● Task description
Copy the part of the listing that opens with the line containing "Is point 639,799" and runs through the end of the listing, with both ends included. Leave the pictures out of your copy.

[Raw listing]
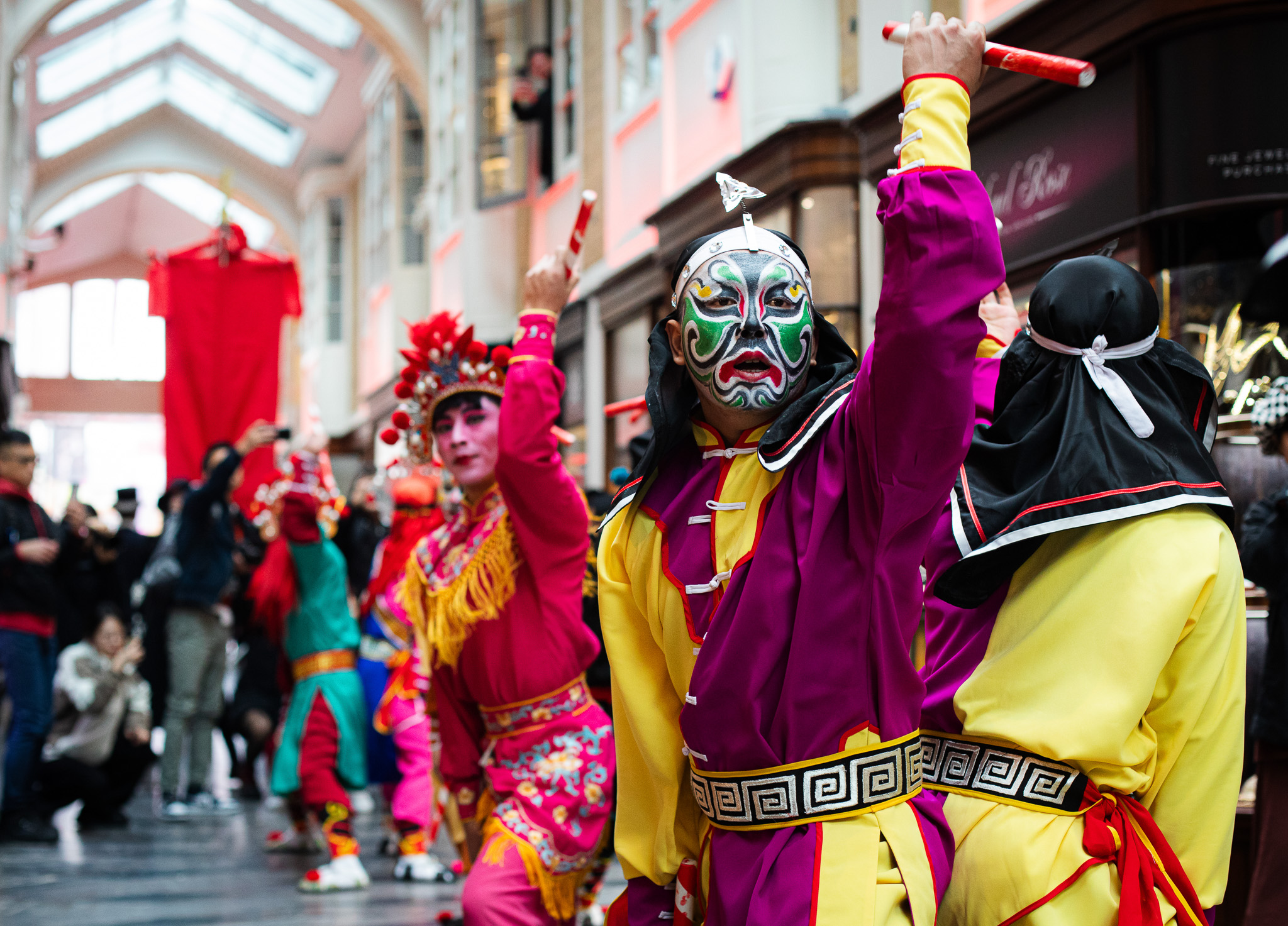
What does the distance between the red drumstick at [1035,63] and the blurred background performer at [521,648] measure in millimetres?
1601

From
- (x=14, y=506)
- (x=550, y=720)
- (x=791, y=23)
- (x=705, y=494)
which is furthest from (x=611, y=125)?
(x=705, y=494)

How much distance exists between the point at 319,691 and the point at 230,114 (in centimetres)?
2302

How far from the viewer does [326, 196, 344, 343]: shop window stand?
25328 millimetres

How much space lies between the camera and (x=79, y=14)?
824 inches

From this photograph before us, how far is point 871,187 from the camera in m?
8.04

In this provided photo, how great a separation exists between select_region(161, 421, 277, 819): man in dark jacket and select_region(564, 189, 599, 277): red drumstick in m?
5.16

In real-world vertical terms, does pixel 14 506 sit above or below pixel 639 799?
above

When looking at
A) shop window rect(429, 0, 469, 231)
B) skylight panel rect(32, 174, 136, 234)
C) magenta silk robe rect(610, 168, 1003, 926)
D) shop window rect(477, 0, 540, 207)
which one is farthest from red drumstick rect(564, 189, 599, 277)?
skylight panel rect(32, 174, 136, 234)

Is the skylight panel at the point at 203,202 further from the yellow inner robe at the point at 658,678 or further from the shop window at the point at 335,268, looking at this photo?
the yellow inner robe at the point at 658,678

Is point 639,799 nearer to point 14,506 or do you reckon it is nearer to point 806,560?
point 806,560

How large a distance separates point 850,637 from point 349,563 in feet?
26.3

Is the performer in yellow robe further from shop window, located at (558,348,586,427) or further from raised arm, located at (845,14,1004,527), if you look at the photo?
shop window, located at (558,348,586,427)

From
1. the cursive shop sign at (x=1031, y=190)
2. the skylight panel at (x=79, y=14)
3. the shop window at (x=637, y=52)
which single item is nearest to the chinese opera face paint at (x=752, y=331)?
the cursive shop sign at (x=1031, y=190)

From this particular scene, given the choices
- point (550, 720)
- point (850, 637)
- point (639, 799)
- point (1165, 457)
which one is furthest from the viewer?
point (550, 720)
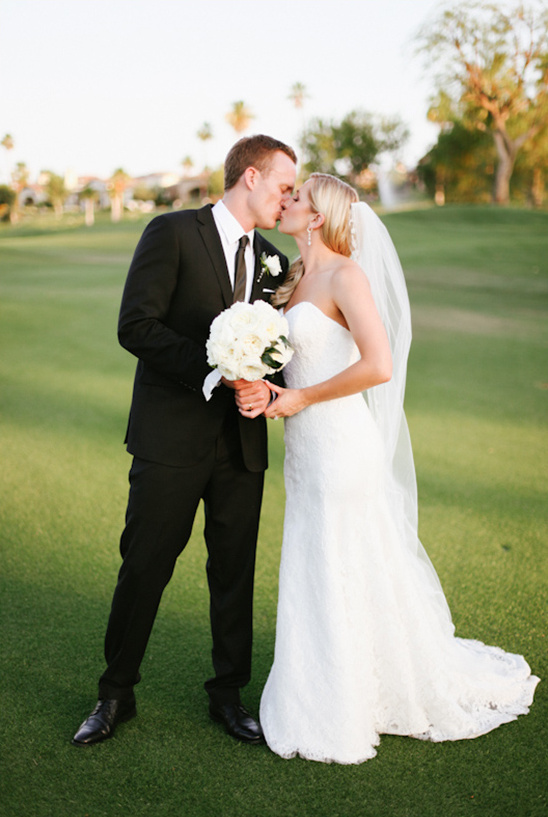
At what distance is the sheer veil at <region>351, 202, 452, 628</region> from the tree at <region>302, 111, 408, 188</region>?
174 ft

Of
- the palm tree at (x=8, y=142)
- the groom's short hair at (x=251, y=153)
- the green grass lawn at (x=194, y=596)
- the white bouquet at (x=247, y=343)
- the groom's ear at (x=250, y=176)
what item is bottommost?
the green grass lawn at (x=194, y=596)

● Complete response
Is point 639,799 nearer to point 14,506 or do you reckon it is nearer to point 806,560?
point 806,560

How large a distance separates point 850,637 from point 349,563 in feet?
26.3

Is the performer in yellow robe further from shop window, located at (558,348,586,427) or further from raised arm, located at (845,14,1004,527), if you look at the photo?
shop window, located at (558,348,586,427)

From
1. the cursive shop sign at (x=1031, y=190)
2. the skylight panel at (x=79, y=14)
3. the shop window at (x=637, y=52)
which single item is nearest to the chinese opera face paint at (x=752, y=331)?
the cursive shop sign at (x=1031, y=190)

From this particular scene, given the choices
- point (550, 720)
- point (850, 637)
- point (639, 799)
- point (1165, 457)
which one is furthest from the viewer?
point (550, 720)
At what distance is the sheer veil at <region>351, 202, 452, 628</region> from the tree at <region>302, 111, 408, 188</region>?
174 ft

Of
- the palm tree at (x=8, y=142)
- the groom's short hair at (x=251, y=153)
- the green grass lawn at (x=194, y=596)
- the white bouquet at (x=247, y=343)
- the groom's ear at (x=250, y=176)
what item is bottommost?
the green grass lawn at (x=194, y=596)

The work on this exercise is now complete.